When he rolled out the word truthiness in 2005, Stephen Colbert applied it first to things like the slippery justifications offered by the Bush Administration for the invasion of Iraq. But in a world of reality TV, staged photo ops and any marriage involving Kim Kardashian, truthiness turned out to offer a way to think about all kinds of things. It was a term as widely useful as authenticity. Maybe more so.

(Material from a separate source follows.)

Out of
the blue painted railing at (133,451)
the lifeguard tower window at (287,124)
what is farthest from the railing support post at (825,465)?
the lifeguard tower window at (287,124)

This is the idea behind "More Real? Art in the Age of Truthiness" a sly new exhibition at Site Santa Fe through Jan. 6. The premise of the show--the brainchild of Elizabeth Armstrong, curator of contemporary art at the Minneapolis Institute of Arts, where the show moves next March--is that a lot of new art is fascinated by the same spreading condition that Colbert put his finger on: the increasingly seductive plausibility of dubious "facts." To get the idea, just look at Korean artist Seung Woo Back's RW01-001, part of a photo series he did at a South Korean theme park crammed with scaled-down versions of famous places. In Back's picture, replicas of historic sailing vessels float just off the coast from a surreal herd of Manhattan landmarks, while the skyline of Seoul stretches out unexpectedly in the distance. You assume this visual mosh pit must be digitally altered. Not so. In a world where reality and illusion blend ever more easily, who needs Photoshop?
For Phantom Truck" the Madrid-born, Chicago-based artist Iigo Manglano-Ovalle took his cues from Colin Powell's famous presentation before the U.N. of purported evidence of Saddam Hussein's secret weapons program, wherein Powell described in detail mobile weapons laboratories that never turned up once the Iraq war got under way. Working from Powell's descriptions, Manglano-Ovalle produced a life-size version of one of those imaginary vehicles. His truck sits in a pitch dark gallery, so you sense it first only from the sinister industrial hum it emits. Then your eyes adjust, and it emerges from the darkness--a bad dream slowly materializing, but a fantasy all the same.
Phantom Truck is a reminder that art has always operated in the service of truthiness. It has always lent credibility--what you might call the prestige of the visible--to unverifiable beliefs. If you don't buy the biblical account of creation, for instance, the whole ceiling of the Sistine Chapel can look like an epic example of truthiness run amok. And art has always trafficked in illusions. A whole subset of 19th century American painting dealt in trompe l'oeil pictures of photos and small objects tacked to a wall. In this show, Houston-based artist Dario Robleto builds on that tradition with realistic objects that carry an unexpected message in their materials. The Melancholic Refuses to Surrender is one of them, a pair of boxing gloves that turns out to be an oblique meditation on African-American history--once you know that they're made partly from men's broken hand bones and a melted vinyl recording of a Lead Belly song about the black boxing champ Jack Johnson being barred from the Titanic.